Markets in retreat as Middle East risks mount

Oil up, defense stocks up, stocks down.

Luke Kawa
10/1/24 9:56AM

Financial markets are on pins and needles after multiple news outlets reported that Iran is planning a missile strike on Israel.

This comes on the heels of Israel’s dismantling of Hezbollah’s leadership in recent weeks and invading Lebanon to further strike at the Iranian proxy group.

What’s happening:

Stocks are down, with both small caps and tech stocks underperforming.

Defense stocks – as proxied by the iShares US Aerospace & Defense ETF – are one of the few groups that is up, outperforming the S&P 500 by about 1.5% in early trading.

Oil jumped a couple bucks, with front-month West Texas Intermediate futures up in excess of 3% shortly after 10:00am ET. Israel is not anything resembling a major oil producer. But the thinking here is that any response by Israel could impair Iranian productive capacity and/or cause Western nations to enhance sanctions on the Gulf nation or enforce existing sanctions more stringently.

Commodity prices are the main channel through which geopolitical strife can have economic and financial market ramifications that stretch far beyond the combat zone. Russia’s invasion of Ukraine accentuating inflationary pressures via feared loss of oil output and a real loss of natural gas – at a time when supply chains were already stressed and demand was solid – is the most recent obvious example to point to.

Often, fading knee-jerk reactions to geopolitical news can be profitable in financial markets – if all the events that doomsayers said would have led to World War III actually did, there’d be more of those than James Bond flicks by now.
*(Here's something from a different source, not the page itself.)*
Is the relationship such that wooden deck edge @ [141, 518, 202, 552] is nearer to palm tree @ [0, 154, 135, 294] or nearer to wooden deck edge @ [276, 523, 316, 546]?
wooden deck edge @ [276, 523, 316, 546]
However, even at times when there appears to be a limited economic impact, geopolitical flare-ups can still be an excuse for profit-taking – particularly when stocks are richly valued. And in the here and now, this may change the political calculus in the US ahead of next month’s election, with foreign policy potentially assuming more prominence as voters head to the polls.

Gold got a bump on the news, up about 1% on the session.

The US dollar is up against major currencies, with a much more pronounced bout of weakness for the Israeli shekel as these reports surfaced.